Les raisons de ce désintérêt sont claires pour Jean Hyun-Lee, ancienne directrice du bureau d’Associated Press de Pyongyang et aujourd’hui professeure à l’université Yonsei de Séoul. « Les jeunes Sud-Coréens ont grandi dans une société qui s’est concentrée sur la poursuite de buts économiques et sur son intégration à la communauté internationale. Ils n’ont pas été incités à regarder en arrière. De plus, la Corée du Sud a une loi de sécurité nationale très stricte qui a participé à décourager la curiosité et les débats sur la Corée du Nord. Par exemple, les Sud-Coréens peuvent être poursuivis lorsqu’ils retweetent des messages de sites officiels de propagande du Nord. A cause des pressions sociales, économiques et gouvernementales qui les empêchent de se renseigner convenablement et de communiquer sur la Corée du Nord, les jeunes générations ont été laissées dans l’ignorance de sa situation. Elles ont laissé la Corée du Nord derrière elles. »

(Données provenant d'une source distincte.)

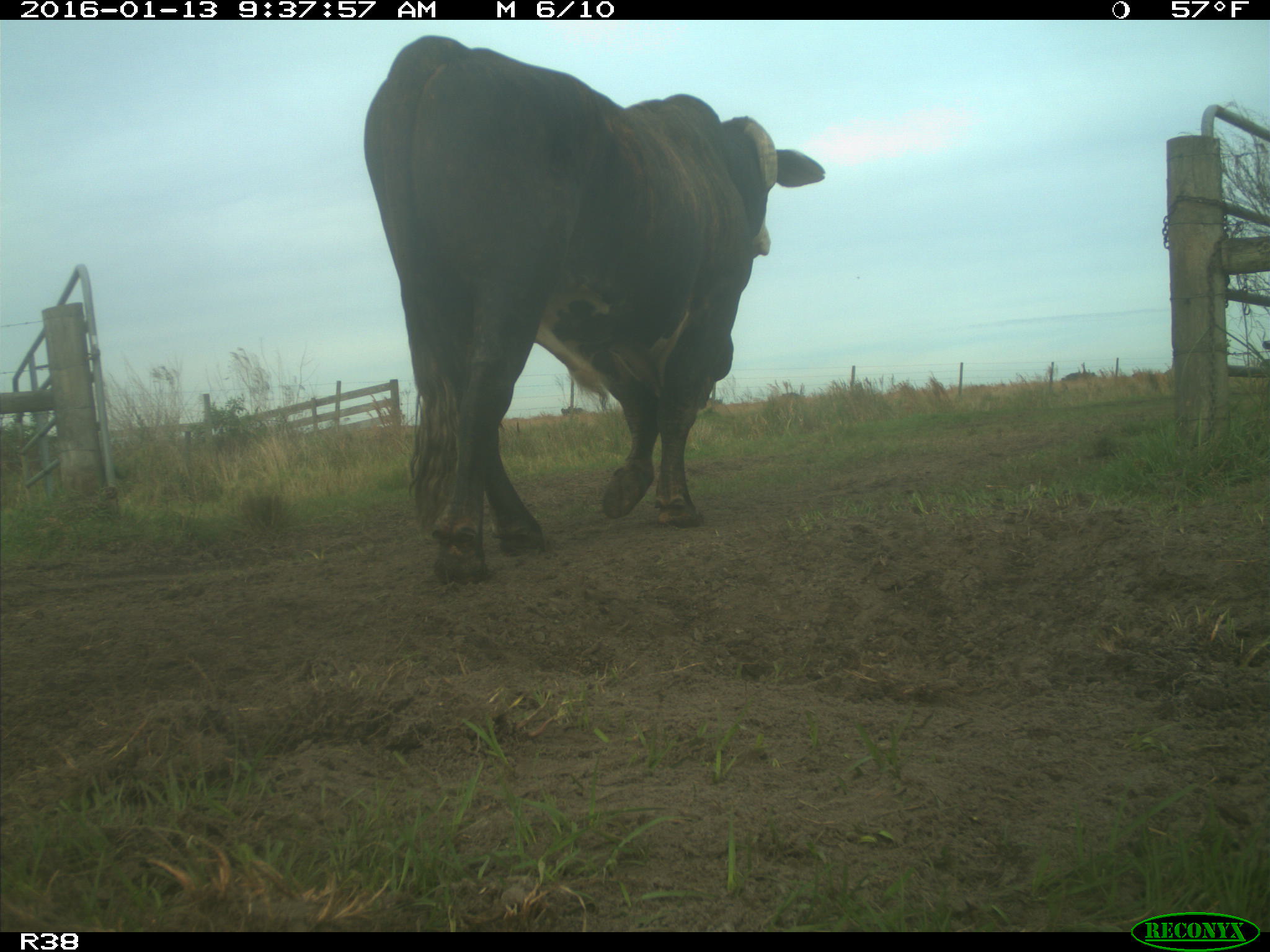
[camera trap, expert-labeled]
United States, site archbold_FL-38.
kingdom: Animalia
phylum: Chordata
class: Mammalia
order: Artiodactyla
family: Bovidae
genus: Bos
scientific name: Bos taurus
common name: domestic cow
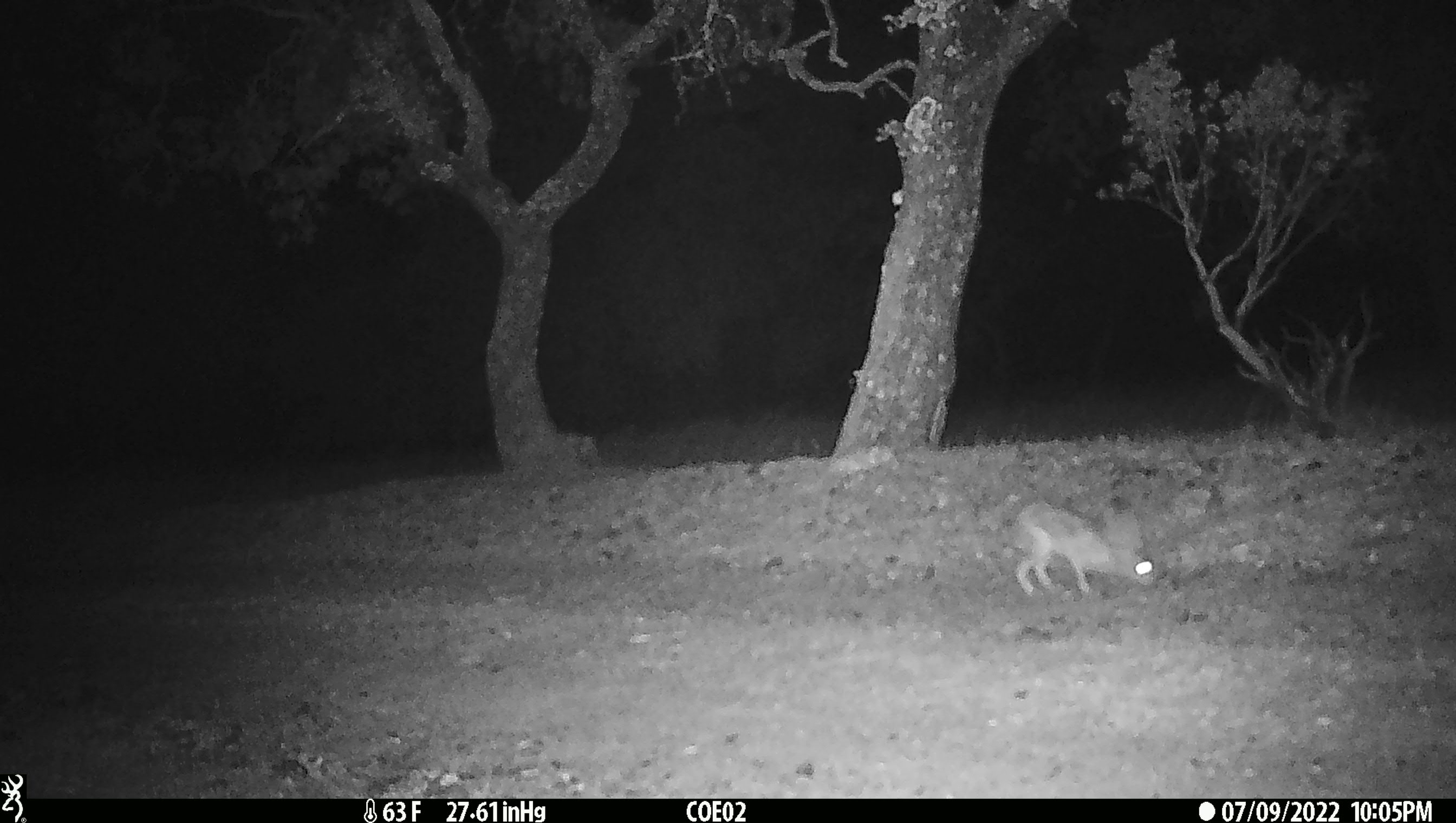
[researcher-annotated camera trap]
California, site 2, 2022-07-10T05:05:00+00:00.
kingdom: Animalia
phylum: Chordata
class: Mammalia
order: Lagomorpha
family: Leporidae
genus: Lepus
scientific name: Lepus californicus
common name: black-tailed jackrabbit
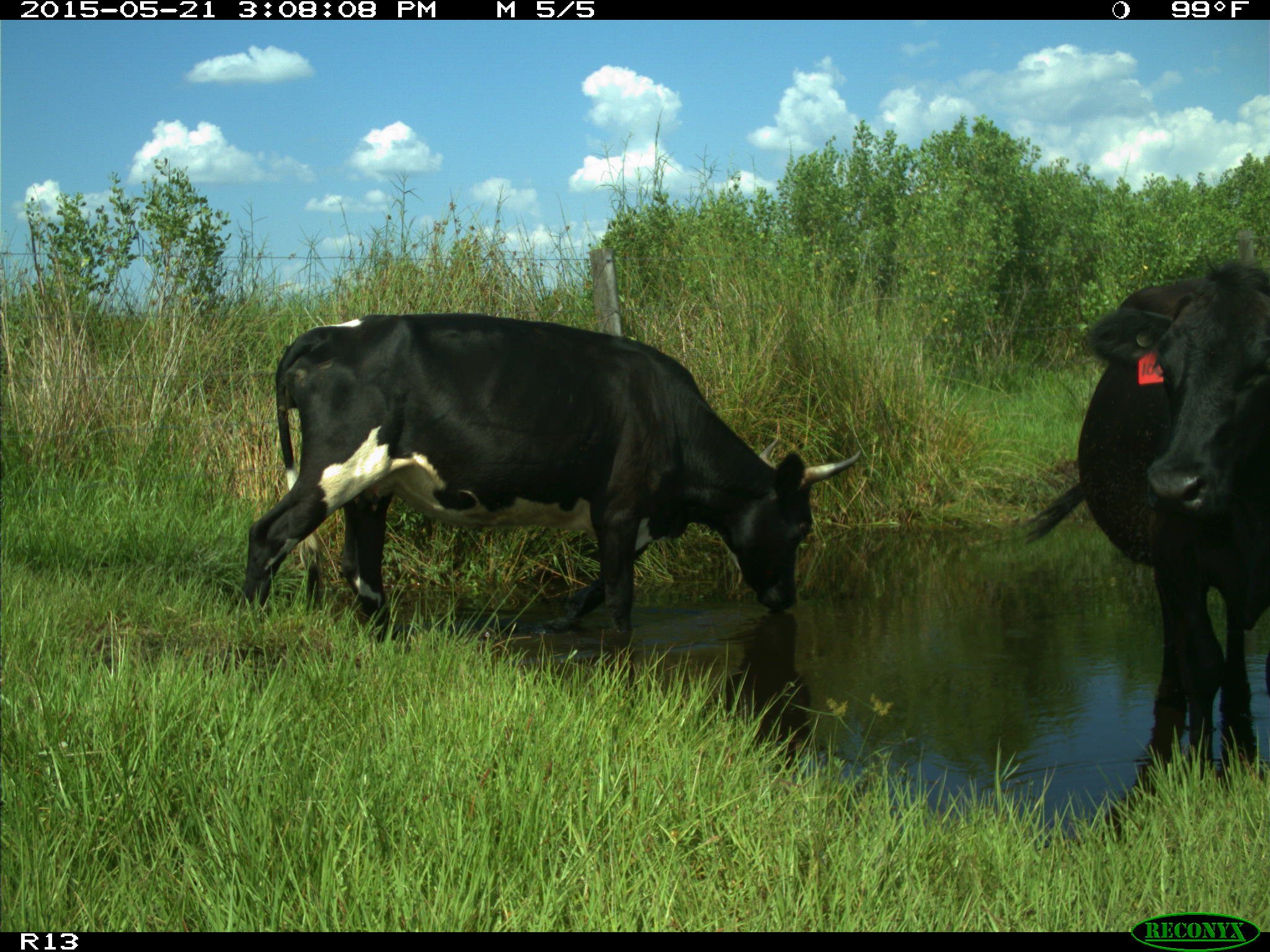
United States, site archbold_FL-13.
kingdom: Animalia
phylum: Chordata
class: Mammalia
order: Artiodactyla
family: Bovidae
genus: Bos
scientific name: Bos taurus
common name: domestic cow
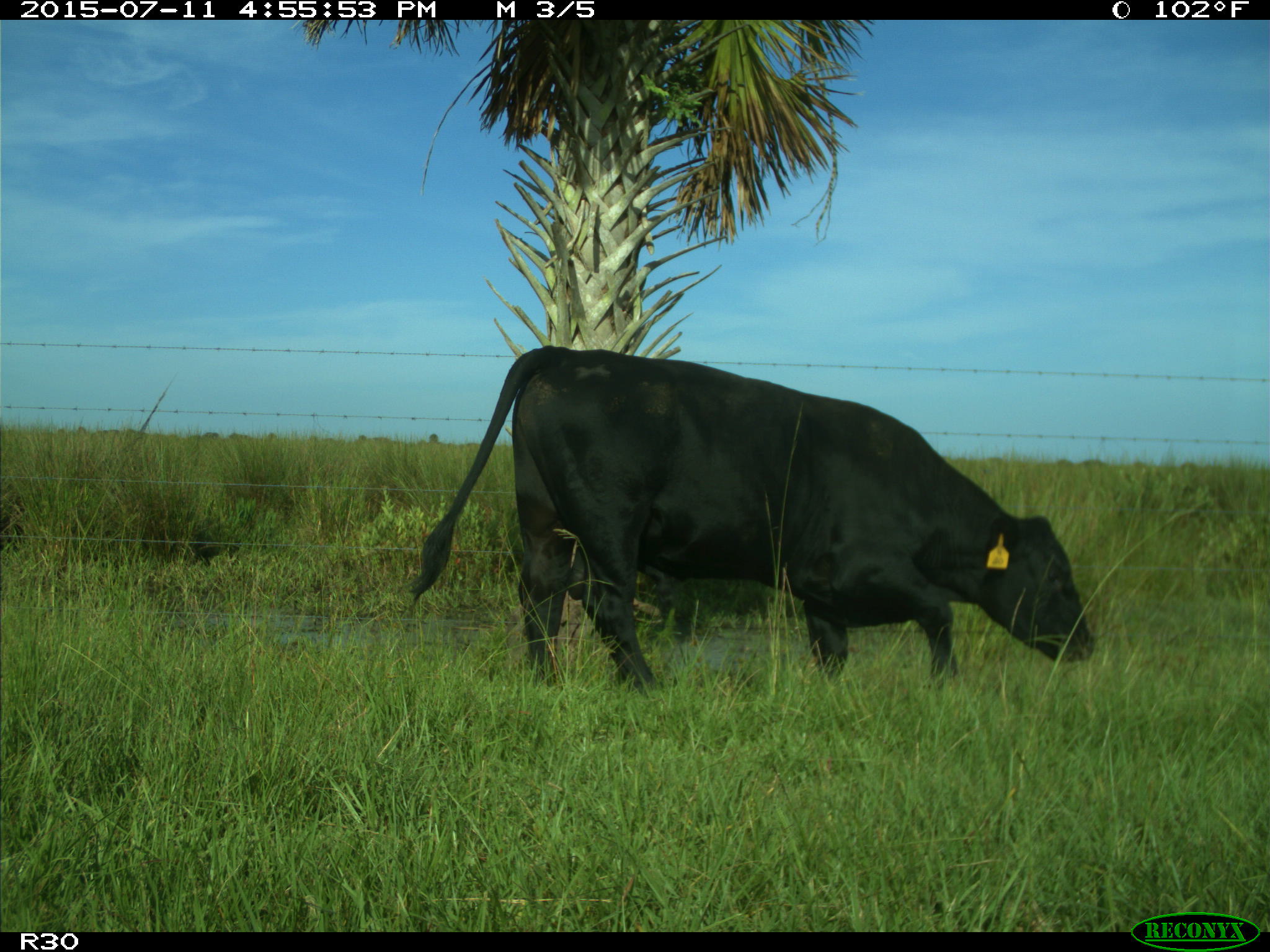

Il est d’ailleurs presque impossible de trouver des productions culturelles nord-coréennes au Sud. « Mon poète préféré est Baek Seok. Mais il est très difficile d’avoir des informations sur lui car il est nord-coréen », explique Owan Kim, un jeune musicien. En effet, la loi de sécurité nationale interdit la diffusion des produits culturels venus du Nord. Il existe un fonds de publications nord-coréennes conservé par la bibliothèque nationale de Séoul mais leur accès est très réglementé.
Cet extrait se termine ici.